Research
Professor Roland Souchez
Université Libre de Bruxelles - C.P. 160/03
Département des Sciences de la Terre et de l'Environnement
Avenue F.D. Roosevelt, 50
B-1050 BRUSSELS
Phone: +32 (0)2 650 22 16
Fax: +32 (0)2 650 22 26
E-mail: glaciol@ulb.ac.be
The subject of this research is to proceed to a detailed interpretation of the composition of the basal ices from the EPICA drilling at the Dome C and role of the possible interactions between the ice cap and the stretches of water detected at its base.
It appeared very clearly these last years that the composition of polar ices records key-parameters of the Earth's climatic environment. As the layers of ice are all the more old for being deeper, a drilling which crosses some 3,000 m of Antarctic ice and reaches the substratum makes it possible to obtain a record extending over a few hundred thousand years. Such is the main purpose of the European project EPICA in Eastern Antarctica, which will allow a particularly precise environmental reconstruction on such a time span.
The methods of absolute dating of the ices do not go beyond 100,000 years and the only method for assessing the age of the deepest ices remains the modelling of the flow of the ice cap.
In this context, the composition of the basal ices provides not only indications on the characteristics of the deformations which underwent the ice cap, but it also makes it possible to understand, like it has been done for the central part of Greenland, the processes which governed its development and which influenced its dynamics.
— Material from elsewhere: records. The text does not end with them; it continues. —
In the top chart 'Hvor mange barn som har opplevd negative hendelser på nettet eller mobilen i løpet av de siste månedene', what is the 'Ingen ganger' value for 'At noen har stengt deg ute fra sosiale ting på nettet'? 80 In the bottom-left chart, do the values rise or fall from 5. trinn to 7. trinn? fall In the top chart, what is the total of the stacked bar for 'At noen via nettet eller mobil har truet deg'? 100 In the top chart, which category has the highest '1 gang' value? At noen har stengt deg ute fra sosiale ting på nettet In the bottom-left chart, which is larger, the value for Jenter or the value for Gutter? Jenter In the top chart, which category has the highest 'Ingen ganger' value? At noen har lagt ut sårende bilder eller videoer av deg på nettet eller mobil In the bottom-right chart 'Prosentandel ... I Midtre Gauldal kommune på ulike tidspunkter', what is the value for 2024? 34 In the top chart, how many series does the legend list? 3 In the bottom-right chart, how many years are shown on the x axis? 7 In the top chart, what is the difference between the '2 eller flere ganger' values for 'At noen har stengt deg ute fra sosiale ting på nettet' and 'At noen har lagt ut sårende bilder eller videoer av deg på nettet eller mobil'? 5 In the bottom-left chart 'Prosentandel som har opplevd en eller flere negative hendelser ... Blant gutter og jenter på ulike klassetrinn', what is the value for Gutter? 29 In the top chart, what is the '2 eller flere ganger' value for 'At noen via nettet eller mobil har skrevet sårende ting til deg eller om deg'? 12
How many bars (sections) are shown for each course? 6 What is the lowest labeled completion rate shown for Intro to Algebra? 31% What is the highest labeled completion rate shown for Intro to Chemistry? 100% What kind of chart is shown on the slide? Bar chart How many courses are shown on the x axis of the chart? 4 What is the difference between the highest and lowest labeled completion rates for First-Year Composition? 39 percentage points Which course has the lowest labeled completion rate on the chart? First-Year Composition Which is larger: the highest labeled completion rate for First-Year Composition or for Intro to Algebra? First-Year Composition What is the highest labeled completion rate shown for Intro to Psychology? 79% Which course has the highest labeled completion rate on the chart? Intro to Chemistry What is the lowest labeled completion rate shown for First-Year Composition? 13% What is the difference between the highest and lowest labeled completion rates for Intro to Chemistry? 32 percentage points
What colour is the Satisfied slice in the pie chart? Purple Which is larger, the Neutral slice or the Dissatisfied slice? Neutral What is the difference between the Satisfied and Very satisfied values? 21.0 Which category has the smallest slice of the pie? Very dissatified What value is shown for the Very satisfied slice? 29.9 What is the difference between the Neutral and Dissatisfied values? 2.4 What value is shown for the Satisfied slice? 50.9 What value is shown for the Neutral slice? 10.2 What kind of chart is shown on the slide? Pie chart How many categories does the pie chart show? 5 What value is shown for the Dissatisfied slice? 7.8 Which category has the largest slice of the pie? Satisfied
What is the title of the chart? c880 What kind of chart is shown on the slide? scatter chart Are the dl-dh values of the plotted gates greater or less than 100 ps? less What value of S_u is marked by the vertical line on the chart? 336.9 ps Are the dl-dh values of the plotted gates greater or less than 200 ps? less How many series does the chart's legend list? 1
Such information is fundamental for a correct modelling of the flow, which only makes it possible to understand, like it has been done for the central part of Greenland, the processes which governed its development and which influenced its dynamics. Such information is fundamental for a correct modelling of the flow, which only makes it possible to work out a chronological scale beyond 100,000 years.
Near the site chosen for the first major EPICA drilling, namely Dome C in the Eastern Antarctic, radio-echo-surveys revealed the existence of stretch of sub-glacial water. It is thus extremely probable that very particular dynamical conditions, different from those of the centre of Greenland, prevailed and reign at the base of this ice cap because of the interactions between the ice and these stretches of water. The comprehension of these phenomena is essential to the deciphering of the palaeoenvironmental record beyond 100,000 years.